I have always been curious. Not in the negative sense of the word; I mean interested in discovering and understanding how things work. This led me to study Computer Science and then do a Ph.D. in Computer Vision.

The fascinating world of academic research

My experience of lab research has been profoundly inspiring and extremely mind-stimulating. As a Ph.D. student in 2005 and then a postdoctoral researcher in 2008, I have worked in heterogeneous teams of highly skilled and motivated people on super innovative Artificial Intelligence projects in Computer Vision for mobile robotics.

Back then, our overall goal was to enable mobile robots with environmental sensing and understanding capabilities, so they could move around freely without colliding with obstacles while trying to achieve a specific task.

An example of RGB-D point cloud (left)with scene segmentation (right). Picture courtesy of Luigi Freda.

We were attempting to do so in real time with limited computing power, that of a laptop with a single CPU and no GPU computing, which was a challenge given the amount of data to process — to give you an idea of where we were on a technological timeline, the first iPhone was released during the second year of my PhD.

In particular, I was working on place recognition using a single camera, so a robot could realize when it was back to a spot it had previously visited. In Computer Vision, that turns out to be an image retrieval task, where the goal is to find the potential closest match to a given image from a database.

Just for the fun of it, here are a few details about how that works: the live image from a monocular camera is first encoded using the “bag of visual words” scheme. Potential locations with similar appearances are then quickly retrieved with an inverted index storing statistics about the visual words they contain.

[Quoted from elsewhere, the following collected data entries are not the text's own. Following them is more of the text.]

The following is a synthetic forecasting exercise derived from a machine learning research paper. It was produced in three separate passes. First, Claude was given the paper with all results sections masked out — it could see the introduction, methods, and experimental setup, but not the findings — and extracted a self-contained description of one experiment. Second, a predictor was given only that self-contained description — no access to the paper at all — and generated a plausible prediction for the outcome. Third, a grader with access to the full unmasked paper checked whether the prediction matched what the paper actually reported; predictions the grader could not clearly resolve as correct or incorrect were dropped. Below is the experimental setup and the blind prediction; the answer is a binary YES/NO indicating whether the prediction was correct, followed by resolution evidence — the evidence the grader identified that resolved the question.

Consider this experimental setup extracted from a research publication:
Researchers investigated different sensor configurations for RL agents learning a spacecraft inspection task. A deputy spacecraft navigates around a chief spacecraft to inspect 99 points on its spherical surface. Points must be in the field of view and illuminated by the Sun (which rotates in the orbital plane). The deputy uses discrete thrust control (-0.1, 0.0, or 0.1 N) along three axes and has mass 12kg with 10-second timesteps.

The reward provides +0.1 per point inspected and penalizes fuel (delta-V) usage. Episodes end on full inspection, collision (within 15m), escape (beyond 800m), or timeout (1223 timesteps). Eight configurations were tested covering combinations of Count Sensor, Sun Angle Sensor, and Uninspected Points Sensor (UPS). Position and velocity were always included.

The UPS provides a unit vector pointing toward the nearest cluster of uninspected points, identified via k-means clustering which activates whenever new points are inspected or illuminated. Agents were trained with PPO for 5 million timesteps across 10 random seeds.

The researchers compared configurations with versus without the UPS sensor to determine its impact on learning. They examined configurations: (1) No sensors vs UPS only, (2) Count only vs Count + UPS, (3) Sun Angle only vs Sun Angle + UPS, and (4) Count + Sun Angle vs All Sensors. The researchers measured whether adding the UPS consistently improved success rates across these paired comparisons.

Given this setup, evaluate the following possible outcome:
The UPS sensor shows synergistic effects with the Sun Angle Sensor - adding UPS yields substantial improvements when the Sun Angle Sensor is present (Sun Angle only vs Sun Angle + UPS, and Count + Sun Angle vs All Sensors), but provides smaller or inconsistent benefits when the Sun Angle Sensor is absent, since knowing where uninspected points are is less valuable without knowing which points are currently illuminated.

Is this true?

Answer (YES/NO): YES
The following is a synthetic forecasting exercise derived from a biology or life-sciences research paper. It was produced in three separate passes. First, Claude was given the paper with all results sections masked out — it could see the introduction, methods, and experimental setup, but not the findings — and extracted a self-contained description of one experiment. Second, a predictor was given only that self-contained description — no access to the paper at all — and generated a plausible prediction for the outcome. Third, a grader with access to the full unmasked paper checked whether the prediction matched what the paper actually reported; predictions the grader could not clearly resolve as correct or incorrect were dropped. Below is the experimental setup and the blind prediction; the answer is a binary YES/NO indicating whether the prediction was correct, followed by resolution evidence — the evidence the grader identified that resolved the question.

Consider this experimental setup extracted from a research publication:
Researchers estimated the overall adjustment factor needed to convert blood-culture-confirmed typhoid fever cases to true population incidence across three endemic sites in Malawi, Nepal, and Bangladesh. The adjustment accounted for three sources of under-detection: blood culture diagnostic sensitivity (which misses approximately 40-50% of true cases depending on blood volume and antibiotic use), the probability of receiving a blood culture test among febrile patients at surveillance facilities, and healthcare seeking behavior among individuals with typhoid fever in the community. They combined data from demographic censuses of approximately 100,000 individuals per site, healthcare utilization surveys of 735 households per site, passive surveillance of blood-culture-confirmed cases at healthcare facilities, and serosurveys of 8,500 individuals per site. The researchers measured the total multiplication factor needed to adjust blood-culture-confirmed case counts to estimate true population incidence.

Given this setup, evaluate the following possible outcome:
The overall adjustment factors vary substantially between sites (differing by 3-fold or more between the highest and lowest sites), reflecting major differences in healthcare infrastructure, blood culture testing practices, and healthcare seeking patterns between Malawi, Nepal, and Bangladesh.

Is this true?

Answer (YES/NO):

This feeds a voting system integrated into a discrete Bayesian filter that maintains a probability distribution over past locations.

In other words, each time a new image comes in, the system computes the probability of that image coming from a previously visited location. A match is declared when this probability is high for a given location.

After 6 years of research, I wanted to find out what it was like to work for a company rather than an academic lab, so I joined a company.

Back to Corsica

After the end of my postdoc in 2011, a friend from my hometown on the island of Corsica offered me to take part in an entrepreneurial project dedicated to developing modern “out of home” (OOH) advertising solutions using LED screens and interactive kiosks.

Corsica isn’t the worst location on the planet, so this would satisfy my curiosity about the workplace and my desire to return home.

Life is hard in Corsica… Picture courtesy of elle.fr

I was particularly interested in that project because of its entrepreneurial side: the company was at an early stage of its life, and my role was to be a business developer.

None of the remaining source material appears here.